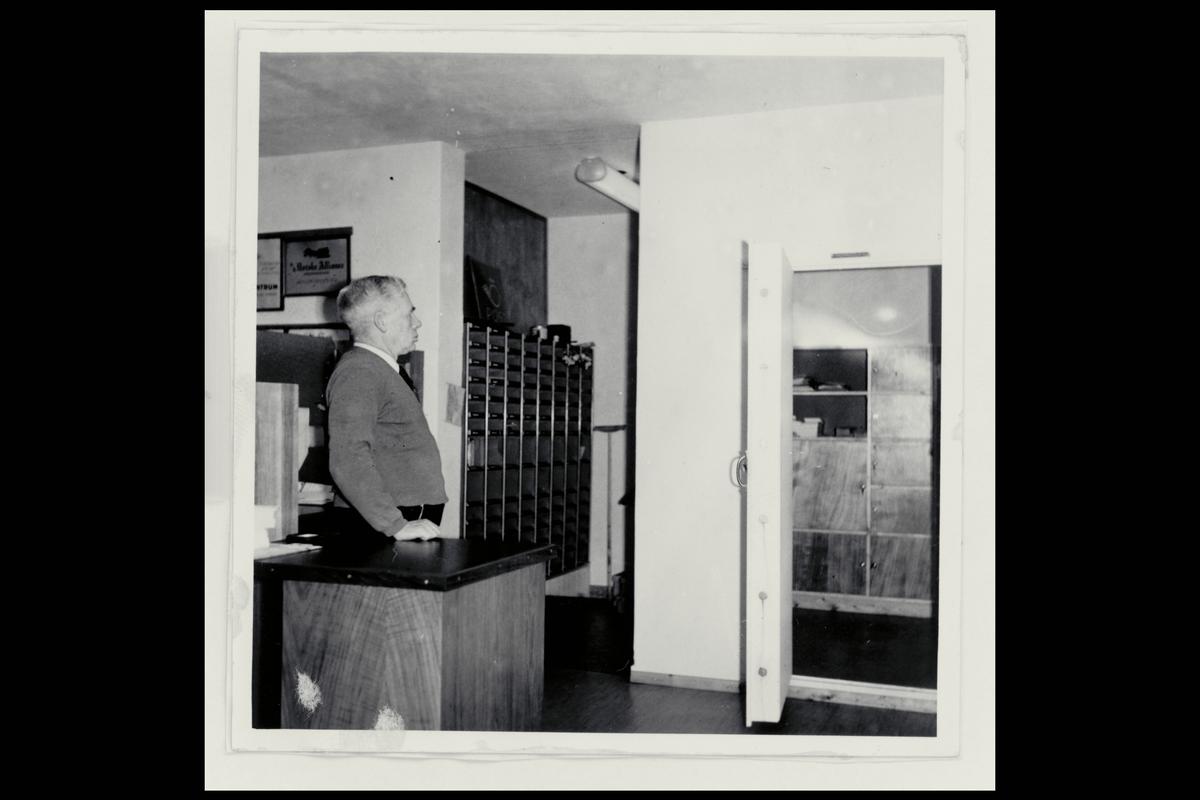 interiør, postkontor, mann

* * *

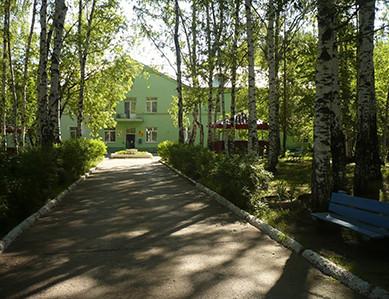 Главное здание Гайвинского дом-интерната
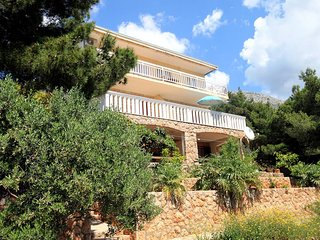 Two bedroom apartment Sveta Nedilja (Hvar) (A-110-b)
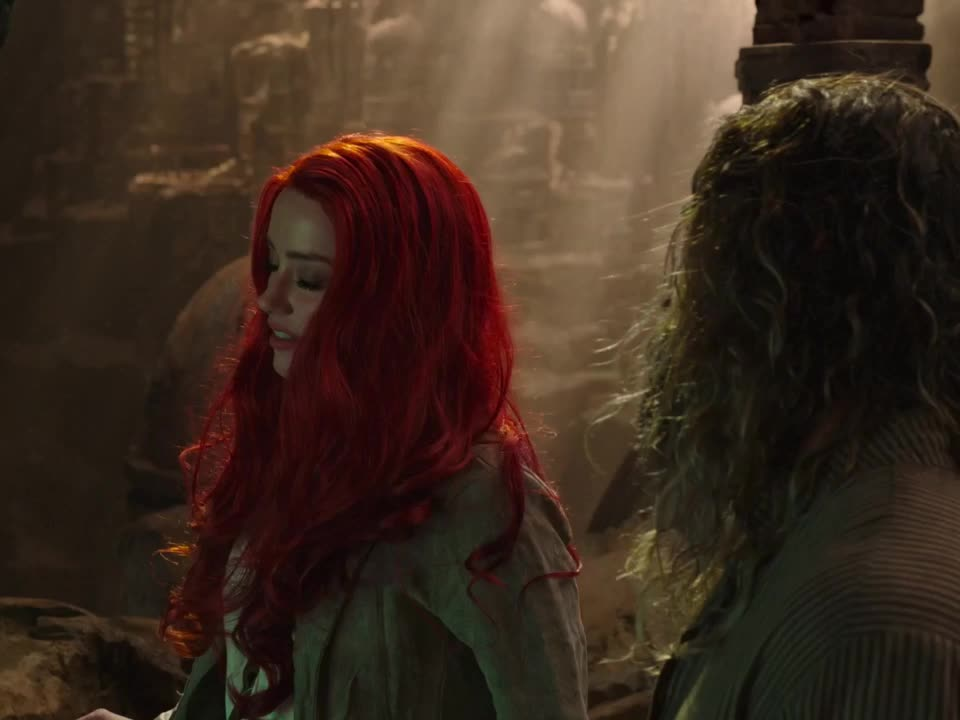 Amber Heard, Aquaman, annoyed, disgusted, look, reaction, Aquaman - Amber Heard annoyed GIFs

---

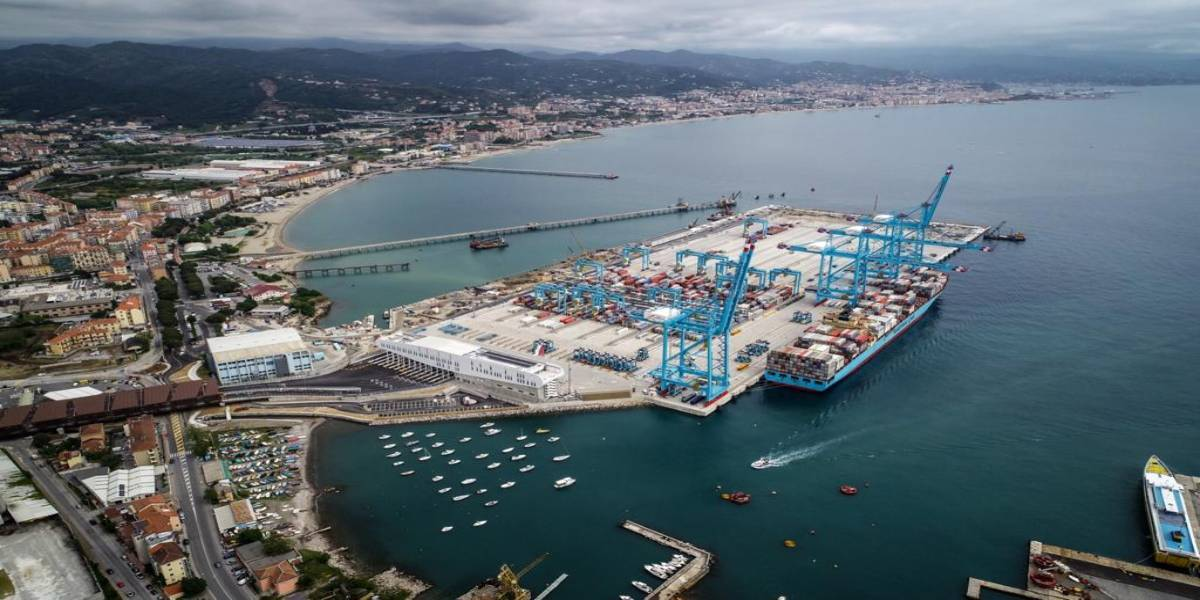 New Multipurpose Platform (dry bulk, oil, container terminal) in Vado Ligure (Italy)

■ **Exercise prompt**: Though the entries above contain pictures, none should be copied; reproduce only the lines between the one holding "Two bedroom apartment" and the one holding "Heard annoyed GIFs", inclusive, exactly as written.

■ **Answer**:
 Two bedroom apartment Sveta Nedilja (Hvar) (A-110-b)
 Amber Heard, Aquaman, annoyed, disgusted, look, reaction, Aquaman - Amber Heard annoyed GIFs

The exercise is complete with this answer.